Apache Hadoop Mapreduce作业执行前篇之任务执行前准备（上）

最新推荐文章于 2020-07-01 11:54:56 发布

猫君之上

最新推荐文章于 2020-07-01 11:54:56 发布

阅读量587

点赞数 1

分类专栏： # Apache Hadoop 文章标签： Hadoop MapReduce 任务提交 job.waitForCompletion

本文链接：https://blog.csdn.net/qq_33713328/article/details/88572940

版权

一.创建Job作业过程

1.获取Job作业对象

方式一：

Configuration conf = new Configuration();

Job job=Job.getInstance(conf);

public static Job getInstance(Configuration conf) throws IOException {
   
        JobConf jobConf = new JobConf(conf);
        return new Job(jobConf);
}

这种方式可以自定义配置，可以通过Configuration类的对象来设置文件系统,而不是使用本地文件系统(当然你可以通过创建配置文件，自动加载的形式来使用hfds分布式文件系统)，但是上述代码没有对conf做任何设置，因此默认使用的是本地文件系统。可以通过如下设置来设置为hdfs文件系统。

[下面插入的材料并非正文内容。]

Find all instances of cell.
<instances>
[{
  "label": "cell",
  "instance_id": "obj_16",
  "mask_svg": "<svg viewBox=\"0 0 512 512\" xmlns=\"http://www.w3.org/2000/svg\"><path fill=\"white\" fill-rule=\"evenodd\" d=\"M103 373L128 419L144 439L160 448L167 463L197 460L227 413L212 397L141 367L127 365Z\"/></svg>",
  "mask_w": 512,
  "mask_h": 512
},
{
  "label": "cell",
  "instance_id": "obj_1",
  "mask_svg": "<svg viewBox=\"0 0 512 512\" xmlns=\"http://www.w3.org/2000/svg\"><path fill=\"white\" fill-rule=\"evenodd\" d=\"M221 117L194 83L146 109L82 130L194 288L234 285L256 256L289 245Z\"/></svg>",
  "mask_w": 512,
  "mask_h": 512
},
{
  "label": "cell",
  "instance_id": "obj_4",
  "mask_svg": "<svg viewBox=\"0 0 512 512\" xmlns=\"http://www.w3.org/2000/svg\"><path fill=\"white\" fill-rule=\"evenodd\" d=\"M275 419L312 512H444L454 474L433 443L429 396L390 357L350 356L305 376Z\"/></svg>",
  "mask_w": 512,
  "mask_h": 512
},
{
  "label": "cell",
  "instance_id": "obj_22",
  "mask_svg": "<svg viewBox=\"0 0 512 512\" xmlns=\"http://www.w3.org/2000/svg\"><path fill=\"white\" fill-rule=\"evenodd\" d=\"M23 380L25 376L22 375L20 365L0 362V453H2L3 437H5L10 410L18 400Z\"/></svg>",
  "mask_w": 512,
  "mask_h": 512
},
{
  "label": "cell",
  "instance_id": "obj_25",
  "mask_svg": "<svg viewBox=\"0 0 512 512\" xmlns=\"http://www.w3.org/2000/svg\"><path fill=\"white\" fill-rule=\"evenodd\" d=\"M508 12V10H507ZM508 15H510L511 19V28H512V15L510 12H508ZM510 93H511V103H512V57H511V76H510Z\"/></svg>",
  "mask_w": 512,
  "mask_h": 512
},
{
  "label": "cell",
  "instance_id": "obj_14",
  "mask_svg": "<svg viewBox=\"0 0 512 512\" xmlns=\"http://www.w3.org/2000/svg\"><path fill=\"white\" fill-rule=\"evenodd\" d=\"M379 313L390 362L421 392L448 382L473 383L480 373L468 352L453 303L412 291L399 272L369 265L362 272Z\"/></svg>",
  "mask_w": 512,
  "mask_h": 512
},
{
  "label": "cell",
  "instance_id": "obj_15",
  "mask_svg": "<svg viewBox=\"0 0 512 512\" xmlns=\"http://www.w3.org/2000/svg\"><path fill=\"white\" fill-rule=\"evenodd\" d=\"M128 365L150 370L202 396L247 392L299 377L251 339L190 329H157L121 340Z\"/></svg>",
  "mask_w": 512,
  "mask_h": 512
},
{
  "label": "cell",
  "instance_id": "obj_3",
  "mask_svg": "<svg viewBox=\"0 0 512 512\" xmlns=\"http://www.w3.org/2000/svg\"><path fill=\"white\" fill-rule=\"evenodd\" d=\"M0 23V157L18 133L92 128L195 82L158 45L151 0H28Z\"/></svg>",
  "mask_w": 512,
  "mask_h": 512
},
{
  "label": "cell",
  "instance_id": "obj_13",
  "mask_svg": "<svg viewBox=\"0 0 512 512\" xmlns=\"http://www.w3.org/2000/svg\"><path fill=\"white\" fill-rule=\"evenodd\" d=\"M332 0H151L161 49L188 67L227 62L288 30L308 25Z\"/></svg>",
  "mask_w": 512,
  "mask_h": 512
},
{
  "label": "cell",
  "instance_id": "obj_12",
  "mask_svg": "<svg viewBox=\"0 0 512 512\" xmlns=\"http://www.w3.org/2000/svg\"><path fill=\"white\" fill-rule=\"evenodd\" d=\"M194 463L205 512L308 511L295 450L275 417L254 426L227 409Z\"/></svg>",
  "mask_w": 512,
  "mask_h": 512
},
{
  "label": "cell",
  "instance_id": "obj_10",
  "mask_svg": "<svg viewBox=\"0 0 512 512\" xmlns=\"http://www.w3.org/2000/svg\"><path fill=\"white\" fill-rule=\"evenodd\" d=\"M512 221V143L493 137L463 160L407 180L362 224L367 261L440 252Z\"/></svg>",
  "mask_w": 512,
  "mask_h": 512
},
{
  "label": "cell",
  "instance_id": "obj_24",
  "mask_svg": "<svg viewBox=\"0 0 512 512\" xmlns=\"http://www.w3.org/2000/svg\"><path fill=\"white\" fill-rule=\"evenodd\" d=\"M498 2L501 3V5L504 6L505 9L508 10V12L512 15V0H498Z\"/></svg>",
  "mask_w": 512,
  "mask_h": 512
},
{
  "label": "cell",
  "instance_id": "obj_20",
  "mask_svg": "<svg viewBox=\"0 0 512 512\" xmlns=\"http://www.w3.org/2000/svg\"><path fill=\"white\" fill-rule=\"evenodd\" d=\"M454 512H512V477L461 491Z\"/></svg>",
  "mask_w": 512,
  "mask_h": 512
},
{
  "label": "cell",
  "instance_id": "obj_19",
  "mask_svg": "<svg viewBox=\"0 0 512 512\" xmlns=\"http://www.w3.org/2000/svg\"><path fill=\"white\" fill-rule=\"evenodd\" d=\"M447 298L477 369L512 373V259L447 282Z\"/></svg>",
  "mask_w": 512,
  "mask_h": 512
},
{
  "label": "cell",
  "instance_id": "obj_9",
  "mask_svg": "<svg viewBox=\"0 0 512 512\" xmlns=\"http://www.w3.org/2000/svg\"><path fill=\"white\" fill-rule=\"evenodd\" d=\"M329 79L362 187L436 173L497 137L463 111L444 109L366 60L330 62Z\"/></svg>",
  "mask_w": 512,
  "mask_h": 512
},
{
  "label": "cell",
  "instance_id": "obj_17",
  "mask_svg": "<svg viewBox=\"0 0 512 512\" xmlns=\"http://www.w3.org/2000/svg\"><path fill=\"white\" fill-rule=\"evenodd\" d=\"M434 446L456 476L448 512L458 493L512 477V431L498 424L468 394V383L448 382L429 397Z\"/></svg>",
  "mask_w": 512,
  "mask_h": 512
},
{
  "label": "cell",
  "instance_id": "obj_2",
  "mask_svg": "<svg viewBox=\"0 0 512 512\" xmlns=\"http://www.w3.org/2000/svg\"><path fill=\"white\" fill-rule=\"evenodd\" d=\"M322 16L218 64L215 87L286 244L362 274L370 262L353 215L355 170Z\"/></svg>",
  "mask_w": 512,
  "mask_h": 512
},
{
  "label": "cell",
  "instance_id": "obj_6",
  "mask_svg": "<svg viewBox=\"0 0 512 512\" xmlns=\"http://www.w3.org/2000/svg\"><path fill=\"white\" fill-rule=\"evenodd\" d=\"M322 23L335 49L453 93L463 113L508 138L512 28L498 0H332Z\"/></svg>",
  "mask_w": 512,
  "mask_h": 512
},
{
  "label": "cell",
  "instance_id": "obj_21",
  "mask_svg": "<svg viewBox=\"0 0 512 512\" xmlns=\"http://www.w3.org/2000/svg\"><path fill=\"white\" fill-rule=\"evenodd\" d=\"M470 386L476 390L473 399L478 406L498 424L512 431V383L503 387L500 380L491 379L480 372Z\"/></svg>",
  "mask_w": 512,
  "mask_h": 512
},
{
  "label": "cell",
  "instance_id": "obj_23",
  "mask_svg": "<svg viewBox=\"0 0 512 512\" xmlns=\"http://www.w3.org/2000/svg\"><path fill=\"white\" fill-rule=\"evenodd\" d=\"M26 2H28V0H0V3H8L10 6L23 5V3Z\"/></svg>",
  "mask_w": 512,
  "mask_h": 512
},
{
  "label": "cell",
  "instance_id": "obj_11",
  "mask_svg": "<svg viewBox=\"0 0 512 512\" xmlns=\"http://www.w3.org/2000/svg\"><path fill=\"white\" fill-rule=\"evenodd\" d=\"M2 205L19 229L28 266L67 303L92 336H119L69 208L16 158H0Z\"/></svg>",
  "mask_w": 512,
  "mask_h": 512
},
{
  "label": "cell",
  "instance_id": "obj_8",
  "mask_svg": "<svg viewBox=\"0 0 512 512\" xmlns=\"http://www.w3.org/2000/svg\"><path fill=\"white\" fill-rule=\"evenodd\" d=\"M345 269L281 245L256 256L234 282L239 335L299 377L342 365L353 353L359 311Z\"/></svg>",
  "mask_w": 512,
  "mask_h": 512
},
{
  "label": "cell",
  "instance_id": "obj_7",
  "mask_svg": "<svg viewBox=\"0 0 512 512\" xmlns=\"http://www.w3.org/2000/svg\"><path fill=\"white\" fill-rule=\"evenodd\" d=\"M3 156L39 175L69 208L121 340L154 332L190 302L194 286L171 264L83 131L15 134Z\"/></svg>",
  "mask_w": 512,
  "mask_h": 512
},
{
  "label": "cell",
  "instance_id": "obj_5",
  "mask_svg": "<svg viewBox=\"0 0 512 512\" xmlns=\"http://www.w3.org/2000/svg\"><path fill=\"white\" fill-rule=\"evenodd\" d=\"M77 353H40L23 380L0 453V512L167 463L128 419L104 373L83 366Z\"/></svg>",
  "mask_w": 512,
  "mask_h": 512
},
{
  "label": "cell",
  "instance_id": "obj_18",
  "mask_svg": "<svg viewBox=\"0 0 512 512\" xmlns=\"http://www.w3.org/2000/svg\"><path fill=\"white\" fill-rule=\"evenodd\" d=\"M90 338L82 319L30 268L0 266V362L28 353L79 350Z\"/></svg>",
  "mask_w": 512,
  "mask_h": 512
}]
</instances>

conf.set("fs.defaultFS", "http://mycat01:9000");

方式二：

Job job=Job.getInstance();

public static Job getInstance() throws IOException {
   
    // create with a null Cluster
    return getInstance(new Configuration());
}

这种方式与方式一不应用set方法设置一样，毕竟底层还是调用的方式的获取实例的方法。此时，两者都是使用Configuration conf = new Configuration();来确定配置，而这个配置，我们知道，当创建conf的时候就会加载很多默认的配置，例如：hdfs-default.xml中的配置等。而这个配置应用的是本地文件系统，在windows上默认是file:///,当然你可以在项目的src目录下创建对应的类似core-default.xml这种文件，让系统自动加载这个配置文件。那么这样的话都可以应用自定义配置了。只不过方式一更灵活一点。

2.Job实例的动作（一）之普通方法与构造器

使用自定义配置来创建一个Job(作业实例)，创建过程中，job会复制一份conf的配置，以至于间歇性的修改不会影响正在配置的参数，有必要的时候，会根据conf的参数配置创建一个集群。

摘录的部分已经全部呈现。